Get Real, Dabur, Don’t Gender Discriminate!
9-year old girl chooses not to drink ‘Real’ as she thinks it is only for boys.
In America, people choose to write ‘her’ when they refer to a child; in India, we choose to write ‘him’ when we refer to a child. We are creatures of habit indeed and so far, have not come across anyone who would object to this.
However, recently, a 9-year old girl - Mriganka Majumder in all her innocence, complained to her father that the Dabur Real juice he bought, was not for her as the pack said, "Something that is good for your child should also make him smile". We are sure even her father was probably taken aback on hearing this from his young one. So, the father wrote to the company asking them to apologise for this gender discrimination, but after getting no response, he wrote to the Women and Child Development Minister, Maneka Gandhi. Maneka in turn wrote to Dabur and the company now has plans to change the packaging even though they issued a statement claiming that the packaging was not meant to be discriminatory.
We often see that writers for the purpose of brevity choose one gender over the other, be it in features in dailies, stories in magazine, in fiction or otherwise. When they have to be gender-neutral, we observe that they use the word ‘child’. But the moment they have to choose one, they prefer the masculine gender. Some try and write ‘his/her’, but as they get into a long paragraph, using ‘his/her’ every time, becomes tiresome to the writer and the reader both, so eventually they lapse into using the masculine gender.
Whether it’s rural or urban, developing countries or the western world, we have enough historical evidence to show the preference boys get over girls – right from sex determination tests that still continue in parts of the country although they are declared illegal to who will get the larger portion of the meal at home to who will get a fatter pay packet in the corporate world, given that both are equal or in many cases, the girl outshines the boy.

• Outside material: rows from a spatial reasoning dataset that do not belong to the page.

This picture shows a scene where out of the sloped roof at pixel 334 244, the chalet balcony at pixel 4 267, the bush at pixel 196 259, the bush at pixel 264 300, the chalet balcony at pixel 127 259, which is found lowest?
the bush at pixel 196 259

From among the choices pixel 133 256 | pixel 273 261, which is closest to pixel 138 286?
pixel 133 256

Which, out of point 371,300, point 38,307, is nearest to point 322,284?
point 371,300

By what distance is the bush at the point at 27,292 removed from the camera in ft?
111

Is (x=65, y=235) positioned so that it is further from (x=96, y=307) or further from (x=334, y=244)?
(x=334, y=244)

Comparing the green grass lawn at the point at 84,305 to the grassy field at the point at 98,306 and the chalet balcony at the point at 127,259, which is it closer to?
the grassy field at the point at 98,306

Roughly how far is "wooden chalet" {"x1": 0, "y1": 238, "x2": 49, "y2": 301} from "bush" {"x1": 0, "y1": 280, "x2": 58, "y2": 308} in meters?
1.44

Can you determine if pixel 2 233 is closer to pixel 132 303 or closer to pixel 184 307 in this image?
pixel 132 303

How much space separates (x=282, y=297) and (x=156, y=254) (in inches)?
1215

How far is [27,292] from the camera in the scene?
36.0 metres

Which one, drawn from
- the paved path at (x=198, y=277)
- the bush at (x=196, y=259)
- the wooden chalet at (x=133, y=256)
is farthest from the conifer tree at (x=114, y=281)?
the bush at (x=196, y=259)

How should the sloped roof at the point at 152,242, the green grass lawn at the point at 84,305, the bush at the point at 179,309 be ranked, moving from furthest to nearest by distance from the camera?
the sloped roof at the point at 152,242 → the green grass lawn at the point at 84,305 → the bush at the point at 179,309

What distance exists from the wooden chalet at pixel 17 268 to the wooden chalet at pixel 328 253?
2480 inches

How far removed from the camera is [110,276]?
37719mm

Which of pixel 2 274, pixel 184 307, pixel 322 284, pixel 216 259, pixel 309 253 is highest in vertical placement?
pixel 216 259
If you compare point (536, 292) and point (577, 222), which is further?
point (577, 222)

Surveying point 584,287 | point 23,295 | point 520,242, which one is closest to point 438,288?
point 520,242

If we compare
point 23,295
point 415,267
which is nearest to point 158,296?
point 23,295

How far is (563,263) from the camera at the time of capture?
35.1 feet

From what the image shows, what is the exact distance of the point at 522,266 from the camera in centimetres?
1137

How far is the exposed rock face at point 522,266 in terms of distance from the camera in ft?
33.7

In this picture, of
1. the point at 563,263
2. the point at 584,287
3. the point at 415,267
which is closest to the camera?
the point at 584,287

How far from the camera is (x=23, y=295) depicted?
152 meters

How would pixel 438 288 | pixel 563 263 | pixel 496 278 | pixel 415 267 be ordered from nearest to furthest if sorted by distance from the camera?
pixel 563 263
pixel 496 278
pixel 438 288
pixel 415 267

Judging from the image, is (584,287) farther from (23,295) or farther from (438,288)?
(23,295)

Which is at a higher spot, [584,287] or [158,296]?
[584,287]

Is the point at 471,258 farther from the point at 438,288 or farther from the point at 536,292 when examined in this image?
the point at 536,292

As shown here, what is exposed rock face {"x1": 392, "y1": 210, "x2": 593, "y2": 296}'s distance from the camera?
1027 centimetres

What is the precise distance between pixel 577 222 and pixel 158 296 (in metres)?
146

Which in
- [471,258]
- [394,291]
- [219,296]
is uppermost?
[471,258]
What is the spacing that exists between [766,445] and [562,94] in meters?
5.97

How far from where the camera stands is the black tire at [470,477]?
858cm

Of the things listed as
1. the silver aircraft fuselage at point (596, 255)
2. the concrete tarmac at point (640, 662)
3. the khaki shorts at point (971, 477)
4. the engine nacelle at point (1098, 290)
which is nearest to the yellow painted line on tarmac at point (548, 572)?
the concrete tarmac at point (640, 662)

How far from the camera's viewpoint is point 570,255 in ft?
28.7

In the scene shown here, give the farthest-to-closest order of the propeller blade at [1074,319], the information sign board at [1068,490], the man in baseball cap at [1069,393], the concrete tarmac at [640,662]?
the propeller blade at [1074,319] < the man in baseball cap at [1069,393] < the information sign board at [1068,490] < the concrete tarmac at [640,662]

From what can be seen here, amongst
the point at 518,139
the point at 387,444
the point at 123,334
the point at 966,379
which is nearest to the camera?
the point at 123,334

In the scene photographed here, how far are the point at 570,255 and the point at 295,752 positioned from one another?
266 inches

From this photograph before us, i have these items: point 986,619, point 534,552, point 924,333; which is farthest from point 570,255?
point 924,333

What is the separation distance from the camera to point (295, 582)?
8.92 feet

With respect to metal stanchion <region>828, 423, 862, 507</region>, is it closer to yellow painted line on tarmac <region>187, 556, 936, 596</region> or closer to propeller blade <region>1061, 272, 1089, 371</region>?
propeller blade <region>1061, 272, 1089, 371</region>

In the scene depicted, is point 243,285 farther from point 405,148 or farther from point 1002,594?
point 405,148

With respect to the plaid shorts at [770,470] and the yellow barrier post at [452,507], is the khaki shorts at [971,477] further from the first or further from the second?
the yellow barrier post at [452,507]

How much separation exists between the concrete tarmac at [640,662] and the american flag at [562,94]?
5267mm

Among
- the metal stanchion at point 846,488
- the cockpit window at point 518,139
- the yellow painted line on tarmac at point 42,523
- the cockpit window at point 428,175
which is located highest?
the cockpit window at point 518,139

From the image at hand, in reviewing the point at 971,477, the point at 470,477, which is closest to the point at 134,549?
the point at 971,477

A lot of effort is on from various walks of life to change this and going by this little girl’s innocent response to Dabur’s packaging, things are looking up for women. Quite a few social and commercial campaigns like ‘Beti bachao. Beti padhao’ and ‘#Likeagirl’ fight for this noble cause. We as a society and a community and help with our mite. Here’s how:-
If you use the word ‘child’, follow it with ‘it’ and not ‘his’ or ‘her’

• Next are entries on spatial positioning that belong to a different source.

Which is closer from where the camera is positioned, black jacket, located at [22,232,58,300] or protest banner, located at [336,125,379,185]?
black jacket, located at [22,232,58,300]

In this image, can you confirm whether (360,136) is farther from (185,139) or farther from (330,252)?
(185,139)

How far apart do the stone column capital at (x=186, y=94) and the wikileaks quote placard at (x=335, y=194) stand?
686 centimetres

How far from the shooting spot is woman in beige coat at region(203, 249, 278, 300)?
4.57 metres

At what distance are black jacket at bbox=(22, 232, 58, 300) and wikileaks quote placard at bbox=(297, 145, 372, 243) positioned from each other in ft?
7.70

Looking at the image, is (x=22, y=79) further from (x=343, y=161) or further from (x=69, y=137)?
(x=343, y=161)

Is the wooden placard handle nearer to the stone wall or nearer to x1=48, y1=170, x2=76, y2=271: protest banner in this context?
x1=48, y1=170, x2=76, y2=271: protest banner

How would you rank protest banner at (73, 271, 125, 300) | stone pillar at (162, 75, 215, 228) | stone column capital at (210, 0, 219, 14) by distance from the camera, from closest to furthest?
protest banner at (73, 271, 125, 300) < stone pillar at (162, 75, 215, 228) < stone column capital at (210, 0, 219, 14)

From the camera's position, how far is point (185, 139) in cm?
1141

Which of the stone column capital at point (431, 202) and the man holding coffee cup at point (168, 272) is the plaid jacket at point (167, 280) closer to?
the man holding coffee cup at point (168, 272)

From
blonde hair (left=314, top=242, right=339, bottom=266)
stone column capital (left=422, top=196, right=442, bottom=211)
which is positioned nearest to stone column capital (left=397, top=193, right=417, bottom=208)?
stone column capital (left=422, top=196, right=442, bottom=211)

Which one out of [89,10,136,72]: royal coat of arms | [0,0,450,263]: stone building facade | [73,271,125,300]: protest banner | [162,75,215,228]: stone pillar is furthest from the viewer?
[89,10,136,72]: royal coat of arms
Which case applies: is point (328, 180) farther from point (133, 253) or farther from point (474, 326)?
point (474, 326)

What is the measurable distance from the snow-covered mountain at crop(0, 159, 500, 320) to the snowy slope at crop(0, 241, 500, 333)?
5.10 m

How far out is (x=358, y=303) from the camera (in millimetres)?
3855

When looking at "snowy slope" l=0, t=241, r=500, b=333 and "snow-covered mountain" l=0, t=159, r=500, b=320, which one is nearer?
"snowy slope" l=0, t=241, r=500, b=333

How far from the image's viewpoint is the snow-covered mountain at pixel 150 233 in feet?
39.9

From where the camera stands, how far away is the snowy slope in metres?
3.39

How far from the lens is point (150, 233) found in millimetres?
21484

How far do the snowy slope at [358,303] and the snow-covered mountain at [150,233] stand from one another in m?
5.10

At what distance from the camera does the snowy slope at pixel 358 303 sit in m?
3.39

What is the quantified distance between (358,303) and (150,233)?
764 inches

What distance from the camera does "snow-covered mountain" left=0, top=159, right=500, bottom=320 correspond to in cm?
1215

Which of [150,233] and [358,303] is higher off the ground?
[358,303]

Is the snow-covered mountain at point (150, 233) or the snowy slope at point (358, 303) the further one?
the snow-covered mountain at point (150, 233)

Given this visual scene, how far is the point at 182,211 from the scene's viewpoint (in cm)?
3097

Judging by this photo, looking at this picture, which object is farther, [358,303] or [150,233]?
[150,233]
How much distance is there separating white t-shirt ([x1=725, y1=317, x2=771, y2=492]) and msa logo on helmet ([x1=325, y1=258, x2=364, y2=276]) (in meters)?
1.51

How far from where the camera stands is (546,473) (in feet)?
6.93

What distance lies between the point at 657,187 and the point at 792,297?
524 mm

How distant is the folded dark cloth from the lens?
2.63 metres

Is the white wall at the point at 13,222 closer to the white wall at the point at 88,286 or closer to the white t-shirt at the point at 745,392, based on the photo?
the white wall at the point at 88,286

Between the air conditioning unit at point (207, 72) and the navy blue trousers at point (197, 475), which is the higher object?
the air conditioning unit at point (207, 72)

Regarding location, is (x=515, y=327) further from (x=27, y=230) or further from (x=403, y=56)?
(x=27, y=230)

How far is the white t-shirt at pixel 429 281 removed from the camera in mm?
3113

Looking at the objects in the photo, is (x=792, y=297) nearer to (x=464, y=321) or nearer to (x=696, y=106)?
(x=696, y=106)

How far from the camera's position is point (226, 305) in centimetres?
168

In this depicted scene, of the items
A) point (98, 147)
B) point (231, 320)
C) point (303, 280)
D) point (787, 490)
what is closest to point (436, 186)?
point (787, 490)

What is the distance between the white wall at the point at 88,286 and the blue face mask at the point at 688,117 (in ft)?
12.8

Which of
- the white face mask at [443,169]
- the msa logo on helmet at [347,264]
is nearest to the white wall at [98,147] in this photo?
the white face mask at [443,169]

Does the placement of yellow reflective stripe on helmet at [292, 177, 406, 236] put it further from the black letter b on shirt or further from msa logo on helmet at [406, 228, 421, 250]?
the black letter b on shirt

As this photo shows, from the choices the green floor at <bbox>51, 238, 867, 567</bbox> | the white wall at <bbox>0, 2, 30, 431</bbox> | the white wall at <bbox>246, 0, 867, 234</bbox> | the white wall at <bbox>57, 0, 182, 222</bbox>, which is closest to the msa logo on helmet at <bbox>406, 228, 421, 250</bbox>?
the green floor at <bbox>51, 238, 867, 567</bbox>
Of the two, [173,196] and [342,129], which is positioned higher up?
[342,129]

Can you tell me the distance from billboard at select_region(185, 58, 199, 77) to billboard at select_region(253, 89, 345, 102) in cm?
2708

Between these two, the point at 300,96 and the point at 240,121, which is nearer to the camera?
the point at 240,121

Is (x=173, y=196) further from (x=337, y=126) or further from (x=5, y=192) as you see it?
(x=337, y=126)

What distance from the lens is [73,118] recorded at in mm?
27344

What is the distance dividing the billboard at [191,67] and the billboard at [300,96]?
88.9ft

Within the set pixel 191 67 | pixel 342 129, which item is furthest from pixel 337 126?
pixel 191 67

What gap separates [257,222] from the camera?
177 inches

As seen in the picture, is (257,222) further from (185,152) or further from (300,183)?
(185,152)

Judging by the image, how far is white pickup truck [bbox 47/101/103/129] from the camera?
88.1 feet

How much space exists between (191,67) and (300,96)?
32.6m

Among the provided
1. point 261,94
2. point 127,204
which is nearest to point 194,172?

Wherever required, go for a gender-neutral term. Example – Say ‘Chairperson’ and not ‘Chairman’
If you must, use both ‘his/her’ – that will promote equal opportunity in all earnest
Work towards erasing stereotypes at a young age.
If we see the Dabur example, this is ‘real’ change that’s happening right now and right here. We are all smiles Mriganka and why not?
Go girl, go! Cheers!
S*****Yes Anupa. These oversights need to be corrected.
A*****It should be gender neutral or in the form s/he, his/her. Most of the hospitals, parenting groups, forums have adapted to writing 'she and her'. Don't why these FMCGs are still lagging behind.
S*****Very well written Sonali. Making a note of all your suggestions for future reference.